SALT LAKE CITY (AP) — The Utah Jazz selected Virginia Commonwealth guard Eric Maynor in the first round of the NBA draft, getting a backup to starter Deron Williams with the 20th overall pick.
Maynor played all four years of college and averaged 22.4 points and 6.2 assists as a senior, when he led the Colonial Athletic Association in scoring and assists and was the league's player of the year.
"If you look at the success that Eric has had in his college career, you'll understand why we're happy to have him," general manager Kevin O'Connor said after making the pick Thursday night. "He's thin, but he's got good size. He sees the floor well and each year he got better."

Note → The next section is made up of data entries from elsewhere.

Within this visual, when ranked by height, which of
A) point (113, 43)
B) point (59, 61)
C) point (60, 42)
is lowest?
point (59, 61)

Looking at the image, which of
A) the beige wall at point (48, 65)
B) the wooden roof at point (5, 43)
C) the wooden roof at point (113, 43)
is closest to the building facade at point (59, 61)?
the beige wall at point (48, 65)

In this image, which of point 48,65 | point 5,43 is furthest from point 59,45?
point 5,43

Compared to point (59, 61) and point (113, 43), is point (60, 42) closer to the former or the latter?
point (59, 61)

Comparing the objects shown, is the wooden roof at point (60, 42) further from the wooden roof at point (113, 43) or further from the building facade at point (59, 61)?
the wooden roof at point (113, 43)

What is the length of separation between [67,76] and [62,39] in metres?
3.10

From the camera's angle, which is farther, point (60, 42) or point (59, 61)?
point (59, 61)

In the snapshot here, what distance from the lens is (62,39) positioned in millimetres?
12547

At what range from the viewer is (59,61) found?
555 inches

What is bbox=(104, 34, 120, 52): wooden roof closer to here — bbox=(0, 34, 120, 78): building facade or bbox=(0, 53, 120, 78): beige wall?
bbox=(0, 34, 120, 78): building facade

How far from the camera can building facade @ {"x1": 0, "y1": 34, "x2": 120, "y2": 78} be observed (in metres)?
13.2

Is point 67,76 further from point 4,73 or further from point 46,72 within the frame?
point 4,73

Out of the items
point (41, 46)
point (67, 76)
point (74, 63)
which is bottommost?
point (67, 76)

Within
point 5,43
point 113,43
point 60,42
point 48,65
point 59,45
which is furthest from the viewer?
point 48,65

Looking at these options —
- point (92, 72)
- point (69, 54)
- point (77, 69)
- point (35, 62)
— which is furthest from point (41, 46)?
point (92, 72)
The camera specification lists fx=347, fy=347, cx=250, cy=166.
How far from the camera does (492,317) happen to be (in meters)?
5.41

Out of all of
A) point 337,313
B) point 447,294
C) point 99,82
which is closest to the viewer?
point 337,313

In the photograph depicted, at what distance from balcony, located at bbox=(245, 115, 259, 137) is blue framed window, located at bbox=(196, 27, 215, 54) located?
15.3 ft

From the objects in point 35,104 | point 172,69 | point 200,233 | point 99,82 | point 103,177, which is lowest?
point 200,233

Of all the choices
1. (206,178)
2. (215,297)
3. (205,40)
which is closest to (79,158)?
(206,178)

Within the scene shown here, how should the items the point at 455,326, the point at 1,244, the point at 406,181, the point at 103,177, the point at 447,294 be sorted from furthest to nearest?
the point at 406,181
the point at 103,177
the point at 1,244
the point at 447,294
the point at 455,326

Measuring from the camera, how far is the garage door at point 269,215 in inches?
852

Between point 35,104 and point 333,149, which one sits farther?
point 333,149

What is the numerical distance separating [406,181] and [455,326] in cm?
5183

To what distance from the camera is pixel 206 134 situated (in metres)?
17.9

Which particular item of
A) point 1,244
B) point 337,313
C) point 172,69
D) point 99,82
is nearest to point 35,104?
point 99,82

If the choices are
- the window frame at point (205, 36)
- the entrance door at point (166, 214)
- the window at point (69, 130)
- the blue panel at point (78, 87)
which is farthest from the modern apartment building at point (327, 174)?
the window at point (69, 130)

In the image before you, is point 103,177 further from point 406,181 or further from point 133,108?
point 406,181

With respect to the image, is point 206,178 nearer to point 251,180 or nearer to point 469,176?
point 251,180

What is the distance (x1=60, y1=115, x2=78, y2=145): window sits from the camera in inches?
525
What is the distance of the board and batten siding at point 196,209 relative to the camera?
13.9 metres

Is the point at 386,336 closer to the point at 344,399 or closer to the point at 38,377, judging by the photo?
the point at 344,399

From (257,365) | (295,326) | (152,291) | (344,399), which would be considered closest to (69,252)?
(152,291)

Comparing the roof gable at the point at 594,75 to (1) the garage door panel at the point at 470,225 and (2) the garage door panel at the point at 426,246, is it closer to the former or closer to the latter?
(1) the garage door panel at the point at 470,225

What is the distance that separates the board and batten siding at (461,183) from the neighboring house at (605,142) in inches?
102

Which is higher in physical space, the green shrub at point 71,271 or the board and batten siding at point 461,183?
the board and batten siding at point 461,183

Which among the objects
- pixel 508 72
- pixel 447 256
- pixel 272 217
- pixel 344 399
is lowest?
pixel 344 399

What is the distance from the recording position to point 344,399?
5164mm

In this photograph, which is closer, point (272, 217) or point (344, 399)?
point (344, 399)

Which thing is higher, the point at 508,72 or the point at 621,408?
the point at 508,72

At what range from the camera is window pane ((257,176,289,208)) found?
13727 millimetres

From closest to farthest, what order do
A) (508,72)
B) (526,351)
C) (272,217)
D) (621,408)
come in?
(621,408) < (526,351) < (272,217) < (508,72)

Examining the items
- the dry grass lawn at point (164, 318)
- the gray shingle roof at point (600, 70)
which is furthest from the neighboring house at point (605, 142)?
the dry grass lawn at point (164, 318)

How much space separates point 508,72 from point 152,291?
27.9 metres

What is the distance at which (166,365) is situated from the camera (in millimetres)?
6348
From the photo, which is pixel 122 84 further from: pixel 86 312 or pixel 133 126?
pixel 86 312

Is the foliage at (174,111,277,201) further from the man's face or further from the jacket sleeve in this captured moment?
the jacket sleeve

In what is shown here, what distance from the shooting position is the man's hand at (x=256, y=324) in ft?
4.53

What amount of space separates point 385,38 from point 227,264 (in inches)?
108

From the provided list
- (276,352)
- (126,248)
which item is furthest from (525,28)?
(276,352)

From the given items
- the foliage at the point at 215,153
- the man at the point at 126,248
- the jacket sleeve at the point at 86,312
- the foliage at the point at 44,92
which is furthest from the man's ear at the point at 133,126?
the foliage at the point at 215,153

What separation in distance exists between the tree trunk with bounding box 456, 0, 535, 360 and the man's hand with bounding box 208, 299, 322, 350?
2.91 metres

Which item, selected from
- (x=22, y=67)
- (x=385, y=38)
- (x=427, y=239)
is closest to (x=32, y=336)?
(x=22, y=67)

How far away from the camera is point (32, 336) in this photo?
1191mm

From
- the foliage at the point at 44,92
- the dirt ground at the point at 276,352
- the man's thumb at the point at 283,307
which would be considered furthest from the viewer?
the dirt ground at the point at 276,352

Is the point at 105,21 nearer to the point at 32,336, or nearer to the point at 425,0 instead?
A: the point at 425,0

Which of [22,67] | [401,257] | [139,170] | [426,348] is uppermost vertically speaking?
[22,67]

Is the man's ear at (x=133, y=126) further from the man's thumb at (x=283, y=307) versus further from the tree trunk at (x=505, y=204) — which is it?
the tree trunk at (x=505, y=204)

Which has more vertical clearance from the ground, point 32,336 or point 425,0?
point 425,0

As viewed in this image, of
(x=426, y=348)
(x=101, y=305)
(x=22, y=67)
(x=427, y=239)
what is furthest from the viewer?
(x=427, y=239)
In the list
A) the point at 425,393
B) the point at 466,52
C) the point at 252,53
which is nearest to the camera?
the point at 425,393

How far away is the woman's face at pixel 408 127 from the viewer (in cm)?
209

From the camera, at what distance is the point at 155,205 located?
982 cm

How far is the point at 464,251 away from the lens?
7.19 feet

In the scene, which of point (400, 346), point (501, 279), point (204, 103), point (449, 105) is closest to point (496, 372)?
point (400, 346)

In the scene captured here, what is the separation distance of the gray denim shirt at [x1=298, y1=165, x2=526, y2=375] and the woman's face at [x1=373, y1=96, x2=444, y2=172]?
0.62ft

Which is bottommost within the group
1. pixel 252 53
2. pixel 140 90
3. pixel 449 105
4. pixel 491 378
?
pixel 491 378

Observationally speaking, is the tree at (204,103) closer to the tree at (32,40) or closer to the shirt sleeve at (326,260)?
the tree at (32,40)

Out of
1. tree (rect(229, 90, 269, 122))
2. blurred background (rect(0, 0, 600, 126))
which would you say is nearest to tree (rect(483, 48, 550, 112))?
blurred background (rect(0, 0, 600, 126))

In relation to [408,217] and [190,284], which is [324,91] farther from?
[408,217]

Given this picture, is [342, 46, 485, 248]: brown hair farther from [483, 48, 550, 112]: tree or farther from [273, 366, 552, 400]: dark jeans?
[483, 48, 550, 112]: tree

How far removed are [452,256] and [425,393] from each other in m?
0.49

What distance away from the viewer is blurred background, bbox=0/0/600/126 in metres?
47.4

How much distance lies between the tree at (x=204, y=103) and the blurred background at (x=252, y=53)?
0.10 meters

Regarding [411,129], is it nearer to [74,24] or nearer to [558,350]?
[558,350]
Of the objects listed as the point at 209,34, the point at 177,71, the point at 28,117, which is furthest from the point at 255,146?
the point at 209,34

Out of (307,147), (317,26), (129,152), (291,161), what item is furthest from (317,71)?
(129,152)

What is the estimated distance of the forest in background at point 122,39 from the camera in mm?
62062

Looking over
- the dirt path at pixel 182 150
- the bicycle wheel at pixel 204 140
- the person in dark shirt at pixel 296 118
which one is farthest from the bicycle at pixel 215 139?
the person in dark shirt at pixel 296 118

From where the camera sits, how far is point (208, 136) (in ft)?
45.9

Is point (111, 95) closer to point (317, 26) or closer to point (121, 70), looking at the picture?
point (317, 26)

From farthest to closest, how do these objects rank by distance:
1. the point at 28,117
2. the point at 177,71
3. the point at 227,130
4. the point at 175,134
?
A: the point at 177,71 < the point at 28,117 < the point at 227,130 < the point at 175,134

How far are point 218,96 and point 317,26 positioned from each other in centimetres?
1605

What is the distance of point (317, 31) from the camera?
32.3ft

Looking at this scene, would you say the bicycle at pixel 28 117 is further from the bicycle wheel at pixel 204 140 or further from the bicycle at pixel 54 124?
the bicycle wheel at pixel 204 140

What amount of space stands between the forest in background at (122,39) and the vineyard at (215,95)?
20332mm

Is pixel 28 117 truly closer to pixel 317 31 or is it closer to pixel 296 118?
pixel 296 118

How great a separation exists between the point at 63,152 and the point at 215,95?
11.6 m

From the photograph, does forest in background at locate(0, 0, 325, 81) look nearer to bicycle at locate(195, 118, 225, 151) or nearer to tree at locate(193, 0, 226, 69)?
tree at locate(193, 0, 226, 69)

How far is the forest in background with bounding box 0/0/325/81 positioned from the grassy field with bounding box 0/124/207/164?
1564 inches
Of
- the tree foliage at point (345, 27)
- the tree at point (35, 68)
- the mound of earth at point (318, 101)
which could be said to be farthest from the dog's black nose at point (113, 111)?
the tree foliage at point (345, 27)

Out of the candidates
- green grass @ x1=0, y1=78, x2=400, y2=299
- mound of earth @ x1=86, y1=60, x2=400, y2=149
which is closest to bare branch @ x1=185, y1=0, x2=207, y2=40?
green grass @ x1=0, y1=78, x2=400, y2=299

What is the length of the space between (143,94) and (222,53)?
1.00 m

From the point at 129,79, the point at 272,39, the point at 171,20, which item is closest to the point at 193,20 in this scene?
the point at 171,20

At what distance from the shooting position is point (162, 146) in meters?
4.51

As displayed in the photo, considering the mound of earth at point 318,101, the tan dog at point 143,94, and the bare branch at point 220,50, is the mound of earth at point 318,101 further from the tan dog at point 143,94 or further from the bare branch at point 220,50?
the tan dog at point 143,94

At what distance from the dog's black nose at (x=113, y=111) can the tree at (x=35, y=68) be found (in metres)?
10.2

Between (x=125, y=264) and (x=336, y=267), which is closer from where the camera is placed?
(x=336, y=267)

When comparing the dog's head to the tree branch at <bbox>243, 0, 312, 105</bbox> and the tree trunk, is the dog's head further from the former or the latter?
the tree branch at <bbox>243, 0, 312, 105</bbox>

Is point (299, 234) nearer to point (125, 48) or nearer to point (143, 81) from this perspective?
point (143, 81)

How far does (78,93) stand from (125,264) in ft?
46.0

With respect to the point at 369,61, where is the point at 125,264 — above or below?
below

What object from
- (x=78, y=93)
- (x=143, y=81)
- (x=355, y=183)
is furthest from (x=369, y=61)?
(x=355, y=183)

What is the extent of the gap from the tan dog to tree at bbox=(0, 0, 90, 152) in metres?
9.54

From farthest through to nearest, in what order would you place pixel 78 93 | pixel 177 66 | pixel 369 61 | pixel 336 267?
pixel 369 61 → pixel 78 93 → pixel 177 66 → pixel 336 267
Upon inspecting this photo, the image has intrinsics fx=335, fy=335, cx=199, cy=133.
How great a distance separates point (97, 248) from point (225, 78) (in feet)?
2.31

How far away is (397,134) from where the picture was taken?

Maynor led the CAA in assists his last three years at VCU and was an AP honorable mention All-American as a senior.
At 6-foot-3, he's as tall as Williams but is much lighter — weighing in at just 164 pounds at the pre-draft camp in Chicago. O'Connor said the Jazz will want to see Maynor bulk up a little this summer and gain some strength before his rookie season.
Williams and Maynor give the Jazz two of the three point guards they plan to have on the roster, with free agent Ronnie Price still available to re-sign with Utah.
"We've always liked point guards and we've always carried three," coach Jerry Sloan said. "He gives us the ability to have a young player that maybe can come in and play behind Deron Williams and Ronnie Price and hopefully make himself a better player."
Maynor interviewed with the Jazz on Wednesday, and both O'Connor and Sloan said they were impressed with the 22-year-old, whose college resume included a buzzer-beater in an upset over Duke in the first round of the 2007 NCAA tournament and a 1-point loss against UCLA this year in the first round.
Maynor started his last 72 games at VCU and shot 46 percent from the field as a senior.
"He can shoot, and that's always a plus for a point guard," Sloan said.
O'Connor was greeted with a mix of cheers and a few boos when he announced the pick at EnergySolutions Arena. He said it wasn't surprising because fans who follow the draft have their own lists of players they'd like to see playing for the Jazz, but 19 teams picked ahead of Utah in the opening round.
"It's tough to target anybody when you're 20," O'Connor said. "And I'm not complaining about drafting low in the draft because that means we had a successful season.
The Jazz are still waiting to hear from forwards Carlos Boozer and Kyle Korver and center Mehmet Okur, who can all opt out of the final year of their contract before Tuesday's deadline. O'Connor said he didn't expect a decision from any of the three before the deadline.